The United Nations urged Israel on Friday to call off any pending evictions in East Jerusalem, warning that its actions could amount to “war crimes.” Israel dismissed the tensions as a “real estate dispute.”

Abbas and Haniyeh both mentioned the planned eviction of Palestinian families in Sheikh Jarrah, a Palestinian neighborhood of East Jerusalem, as a key source of the spiraling tensions.

An Israeli court has ordered the families to leave, as the property was owned by a Jewish religious association before 1948. A 1970 Israeli law allows Jews to reclaim property in East Jerusalem from before it fell into Jordanian hands; no similar law exists for Palestinians.

Palestinians and their supporters have protested the pending evictions every night for the past week.
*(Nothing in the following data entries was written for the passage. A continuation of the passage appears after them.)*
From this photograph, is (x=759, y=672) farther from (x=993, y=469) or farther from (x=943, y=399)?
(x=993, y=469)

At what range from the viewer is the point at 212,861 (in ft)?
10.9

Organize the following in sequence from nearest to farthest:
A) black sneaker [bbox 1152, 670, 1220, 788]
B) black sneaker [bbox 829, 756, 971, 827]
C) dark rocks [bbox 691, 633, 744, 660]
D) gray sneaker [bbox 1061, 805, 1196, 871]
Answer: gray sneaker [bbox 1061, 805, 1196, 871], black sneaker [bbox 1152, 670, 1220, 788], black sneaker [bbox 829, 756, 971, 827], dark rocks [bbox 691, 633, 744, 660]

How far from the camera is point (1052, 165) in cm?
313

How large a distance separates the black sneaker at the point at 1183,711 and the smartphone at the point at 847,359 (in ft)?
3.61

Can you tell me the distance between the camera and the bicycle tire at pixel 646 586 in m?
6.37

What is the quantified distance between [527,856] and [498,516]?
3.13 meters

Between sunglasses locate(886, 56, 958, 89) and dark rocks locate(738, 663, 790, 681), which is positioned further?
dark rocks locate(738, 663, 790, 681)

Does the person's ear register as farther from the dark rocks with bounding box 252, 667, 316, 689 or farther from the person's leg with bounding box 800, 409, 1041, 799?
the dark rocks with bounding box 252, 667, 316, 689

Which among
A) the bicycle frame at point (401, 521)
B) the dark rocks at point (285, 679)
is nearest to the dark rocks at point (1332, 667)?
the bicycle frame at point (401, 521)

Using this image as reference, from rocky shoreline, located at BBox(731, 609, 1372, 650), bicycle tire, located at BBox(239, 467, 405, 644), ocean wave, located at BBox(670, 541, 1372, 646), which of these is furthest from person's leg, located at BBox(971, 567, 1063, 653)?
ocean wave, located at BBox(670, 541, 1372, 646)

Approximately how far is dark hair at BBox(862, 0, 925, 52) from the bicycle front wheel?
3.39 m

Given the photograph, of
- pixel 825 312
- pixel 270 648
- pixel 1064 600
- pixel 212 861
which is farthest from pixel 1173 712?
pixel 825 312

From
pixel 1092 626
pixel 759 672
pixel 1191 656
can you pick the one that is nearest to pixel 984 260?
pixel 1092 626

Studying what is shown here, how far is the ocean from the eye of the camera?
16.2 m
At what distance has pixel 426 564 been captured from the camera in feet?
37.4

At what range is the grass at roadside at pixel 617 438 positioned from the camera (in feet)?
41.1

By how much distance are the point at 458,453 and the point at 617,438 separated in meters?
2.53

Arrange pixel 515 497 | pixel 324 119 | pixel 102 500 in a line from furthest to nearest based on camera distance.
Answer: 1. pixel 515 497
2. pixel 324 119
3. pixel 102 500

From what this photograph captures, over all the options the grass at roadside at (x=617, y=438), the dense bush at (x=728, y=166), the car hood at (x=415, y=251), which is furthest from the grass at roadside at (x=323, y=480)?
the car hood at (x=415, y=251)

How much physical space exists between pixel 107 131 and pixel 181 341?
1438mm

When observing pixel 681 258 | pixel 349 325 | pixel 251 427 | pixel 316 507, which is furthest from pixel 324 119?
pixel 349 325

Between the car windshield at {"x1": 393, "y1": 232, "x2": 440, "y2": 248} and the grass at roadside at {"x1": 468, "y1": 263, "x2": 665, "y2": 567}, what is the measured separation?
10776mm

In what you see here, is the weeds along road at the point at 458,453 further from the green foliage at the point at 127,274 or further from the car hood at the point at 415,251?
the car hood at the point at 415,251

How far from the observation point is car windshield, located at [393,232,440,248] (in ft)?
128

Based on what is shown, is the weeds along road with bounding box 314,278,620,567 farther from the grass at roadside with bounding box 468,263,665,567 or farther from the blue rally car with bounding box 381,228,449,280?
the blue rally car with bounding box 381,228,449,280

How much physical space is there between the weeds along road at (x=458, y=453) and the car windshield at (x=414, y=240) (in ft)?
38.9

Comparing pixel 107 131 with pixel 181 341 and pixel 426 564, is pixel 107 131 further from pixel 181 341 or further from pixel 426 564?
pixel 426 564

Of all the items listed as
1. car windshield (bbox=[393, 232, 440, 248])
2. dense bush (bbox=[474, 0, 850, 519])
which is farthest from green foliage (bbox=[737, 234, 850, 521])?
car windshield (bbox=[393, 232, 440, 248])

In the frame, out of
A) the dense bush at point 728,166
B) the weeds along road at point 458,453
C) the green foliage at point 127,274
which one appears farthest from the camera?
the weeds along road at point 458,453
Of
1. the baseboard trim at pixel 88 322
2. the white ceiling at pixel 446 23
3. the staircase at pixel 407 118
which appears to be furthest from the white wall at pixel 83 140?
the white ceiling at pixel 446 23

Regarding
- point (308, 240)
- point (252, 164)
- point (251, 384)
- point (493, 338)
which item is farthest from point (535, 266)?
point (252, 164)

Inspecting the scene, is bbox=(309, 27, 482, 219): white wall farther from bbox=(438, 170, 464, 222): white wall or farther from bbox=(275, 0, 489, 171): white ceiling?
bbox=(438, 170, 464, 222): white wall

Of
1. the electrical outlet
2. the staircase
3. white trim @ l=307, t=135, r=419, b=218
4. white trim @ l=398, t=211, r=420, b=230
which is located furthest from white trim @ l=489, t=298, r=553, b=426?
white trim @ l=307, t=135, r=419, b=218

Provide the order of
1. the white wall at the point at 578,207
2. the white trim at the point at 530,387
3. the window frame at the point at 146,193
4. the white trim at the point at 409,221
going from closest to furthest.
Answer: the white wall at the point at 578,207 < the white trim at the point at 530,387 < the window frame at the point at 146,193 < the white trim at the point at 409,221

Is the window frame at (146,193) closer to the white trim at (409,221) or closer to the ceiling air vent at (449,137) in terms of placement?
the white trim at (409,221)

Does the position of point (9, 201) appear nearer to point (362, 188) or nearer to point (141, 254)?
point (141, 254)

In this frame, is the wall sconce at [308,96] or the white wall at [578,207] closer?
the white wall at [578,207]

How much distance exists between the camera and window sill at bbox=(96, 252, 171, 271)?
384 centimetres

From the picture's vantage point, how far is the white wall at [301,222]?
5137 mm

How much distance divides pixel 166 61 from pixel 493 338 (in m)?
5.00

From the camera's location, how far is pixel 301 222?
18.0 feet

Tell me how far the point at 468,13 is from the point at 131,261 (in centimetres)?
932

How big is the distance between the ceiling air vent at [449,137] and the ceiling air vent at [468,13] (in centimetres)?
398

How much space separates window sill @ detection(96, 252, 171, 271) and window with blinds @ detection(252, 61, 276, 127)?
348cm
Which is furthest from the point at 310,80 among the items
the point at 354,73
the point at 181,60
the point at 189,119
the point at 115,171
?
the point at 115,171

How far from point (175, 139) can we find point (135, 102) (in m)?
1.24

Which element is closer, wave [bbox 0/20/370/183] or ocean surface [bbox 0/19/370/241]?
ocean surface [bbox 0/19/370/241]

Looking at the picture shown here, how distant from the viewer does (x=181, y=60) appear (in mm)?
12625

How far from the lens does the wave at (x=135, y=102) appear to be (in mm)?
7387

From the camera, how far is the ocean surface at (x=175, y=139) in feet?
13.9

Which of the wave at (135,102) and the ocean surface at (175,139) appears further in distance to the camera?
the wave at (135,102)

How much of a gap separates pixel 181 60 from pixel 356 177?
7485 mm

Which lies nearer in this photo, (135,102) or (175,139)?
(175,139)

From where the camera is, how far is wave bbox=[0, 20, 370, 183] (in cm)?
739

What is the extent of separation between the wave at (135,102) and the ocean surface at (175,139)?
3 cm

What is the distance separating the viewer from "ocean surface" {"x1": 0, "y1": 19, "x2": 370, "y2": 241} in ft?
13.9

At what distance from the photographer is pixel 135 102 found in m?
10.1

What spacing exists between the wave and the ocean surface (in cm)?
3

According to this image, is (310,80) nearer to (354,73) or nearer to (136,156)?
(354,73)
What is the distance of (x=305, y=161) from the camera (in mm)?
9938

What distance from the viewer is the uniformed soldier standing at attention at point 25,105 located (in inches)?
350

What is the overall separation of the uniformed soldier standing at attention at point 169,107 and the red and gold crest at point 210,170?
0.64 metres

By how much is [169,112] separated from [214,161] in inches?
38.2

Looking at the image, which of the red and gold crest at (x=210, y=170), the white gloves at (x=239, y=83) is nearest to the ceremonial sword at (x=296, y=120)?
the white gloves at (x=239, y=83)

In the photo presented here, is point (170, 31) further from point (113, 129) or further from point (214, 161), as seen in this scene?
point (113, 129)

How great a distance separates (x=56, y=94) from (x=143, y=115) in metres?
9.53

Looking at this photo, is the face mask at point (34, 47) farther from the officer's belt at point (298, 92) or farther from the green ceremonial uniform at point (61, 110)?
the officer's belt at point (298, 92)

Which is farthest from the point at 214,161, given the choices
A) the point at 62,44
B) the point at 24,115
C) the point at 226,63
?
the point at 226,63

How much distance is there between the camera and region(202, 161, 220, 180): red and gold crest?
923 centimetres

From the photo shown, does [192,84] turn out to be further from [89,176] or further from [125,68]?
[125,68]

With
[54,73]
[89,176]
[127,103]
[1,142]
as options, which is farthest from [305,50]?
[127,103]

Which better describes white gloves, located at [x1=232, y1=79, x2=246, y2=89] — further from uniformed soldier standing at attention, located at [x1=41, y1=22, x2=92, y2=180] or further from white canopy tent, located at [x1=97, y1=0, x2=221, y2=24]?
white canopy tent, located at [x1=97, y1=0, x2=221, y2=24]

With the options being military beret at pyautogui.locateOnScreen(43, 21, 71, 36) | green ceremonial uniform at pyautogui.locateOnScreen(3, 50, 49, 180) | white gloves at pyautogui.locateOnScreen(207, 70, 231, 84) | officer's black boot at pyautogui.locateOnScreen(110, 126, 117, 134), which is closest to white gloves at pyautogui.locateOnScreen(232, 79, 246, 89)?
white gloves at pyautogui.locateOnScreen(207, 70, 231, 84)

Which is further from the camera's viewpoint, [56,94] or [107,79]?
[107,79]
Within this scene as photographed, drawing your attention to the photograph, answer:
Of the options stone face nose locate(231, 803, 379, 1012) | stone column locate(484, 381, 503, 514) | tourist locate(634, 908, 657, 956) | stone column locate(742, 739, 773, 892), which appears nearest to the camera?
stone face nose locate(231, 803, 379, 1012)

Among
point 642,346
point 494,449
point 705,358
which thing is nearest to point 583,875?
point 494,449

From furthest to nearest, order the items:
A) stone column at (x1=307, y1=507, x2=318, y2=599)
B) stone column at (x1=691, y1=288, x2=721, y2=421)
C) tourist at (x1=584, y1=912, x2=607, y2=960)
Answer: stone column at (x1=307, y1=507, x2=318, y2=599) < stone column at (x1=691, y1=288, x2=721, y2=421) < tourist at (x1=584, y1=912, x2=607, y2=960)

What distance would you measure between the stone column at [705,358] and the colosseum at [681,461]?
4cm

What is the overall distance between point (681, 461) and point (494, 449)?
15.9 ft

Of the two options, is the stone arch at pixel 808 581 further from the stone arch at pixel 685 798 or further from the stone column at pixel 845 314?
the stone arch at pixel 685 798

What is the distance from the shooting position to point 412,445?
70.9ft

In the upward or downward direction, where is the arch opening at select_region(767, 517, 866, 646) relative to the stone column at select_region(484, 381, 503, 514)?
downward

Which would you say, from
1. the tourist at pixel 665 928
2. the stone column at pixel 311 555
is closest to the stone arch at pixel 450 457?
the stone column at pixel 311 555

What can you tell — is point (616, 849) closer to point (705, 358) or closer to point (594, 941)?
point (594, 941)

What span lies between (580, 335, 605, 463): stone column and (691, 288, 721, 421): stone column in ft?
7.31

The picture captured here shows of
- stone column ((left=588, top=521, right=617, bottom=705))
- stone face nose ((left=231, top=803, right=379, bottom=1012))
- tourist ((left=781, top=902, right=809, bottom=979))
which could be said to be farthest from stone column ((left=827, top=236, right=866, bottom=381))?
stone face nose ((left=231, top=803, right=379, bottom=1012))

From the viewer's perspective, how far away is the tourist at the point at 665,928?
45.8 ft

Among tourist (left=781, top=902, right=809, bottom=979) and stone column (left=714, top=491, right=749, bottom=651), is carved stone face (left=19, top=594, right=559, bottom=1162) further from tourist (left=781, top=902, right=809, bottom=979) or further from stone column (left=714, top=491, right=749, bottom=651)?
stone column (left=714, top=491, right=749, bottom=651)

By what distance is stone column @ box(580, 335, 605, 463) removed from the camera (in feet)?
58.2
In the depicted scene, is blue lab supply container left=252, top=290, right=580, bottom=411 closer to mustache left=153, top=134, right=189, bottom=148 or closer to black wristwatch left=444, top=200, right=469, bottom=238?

Police have sought to disperse the protests with sound grenades and water cannons, leading to injuries and arrests.

The families have asked the Israeli Supreme Court to consider an appeal, which it is scheduled to do on Monday.

There are growing fears that tensions in Jerusalem could come to a head on Sunday night, Laylat al-Qadr, the most sacred night in the Muslim holy month of Ramadan. Worshipers will gather for nighttime prayers at Al-Aqsa Mosque.

Sunday night is also the start of Jerusalem Day, a national holiday in which Israel celebrates the unification of Jerusalem and religious nationalists hold parades and other celebrations in the city.